>> begin EXCERPT

The announcement arrives after months of pressure from progressives in Congress and after the top Democrat has been repeatedly grilled by reporters about his reluctance to support his party’s candidate.

“Zohran Mamdani has relentlessly focused on addressing the affordability crisis and explicitly committed to being a mayor for all New Yorkers, including those who do not support his candidacy,” Jeffries wrote in a statement to the New York Times.

“In that spirit, I support him and the entire citywide Democratic ticket in the general election.”

The Brooklyn representative’s delay has been particularly striking given that Mamdani, a democratic socialist, won the primary and Jeffries’s district decisively in June to defeat former governor Andrew Cuomo in what was considered a seismic upset.

Jeffries’s endorsement makes the Senate minority leader Chuck Schumer the sole major Democratic congressional leadership holdout.

>> end EXCERPT

TASK INSTRUCTIONS: Copy out the entire passage on Jeffries's endorsement of Mamdani word for word.

>> begin RAW DATA

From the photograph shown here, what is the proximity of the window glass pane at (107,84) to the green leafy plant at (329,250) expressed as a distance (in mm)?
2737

>> end RAW DATA

THE COMPLETED TASK:
The announcement arrives after months of pressure from progressives in Congress and after the top Democrat has been repeatedly grilled by reporters about his reluctance to support his party’s candidate.

“Zohran Mamdani has relentlessly focused on addressing the affordability crisis and explicitly committed to being a mayor for all New Yorkers, including those who do not support his candidacy,” Jeffries wrote in a statement to the New York Times.

“In that spirit, I support him and the entire citywide Democratic ticket in the general election.”

The Brooklyn representative’s delay has been particularly striking given that Mamdani, a democratic socialist, won the primary and Jeffries’s district decisively in June to defeat former governor Andrew Cuomo in what was considered a seismic upset.

Jeffries’s endorsement makes the Senate minority leader Chuck Schumer the sole major Democratic congressional leadership holdout.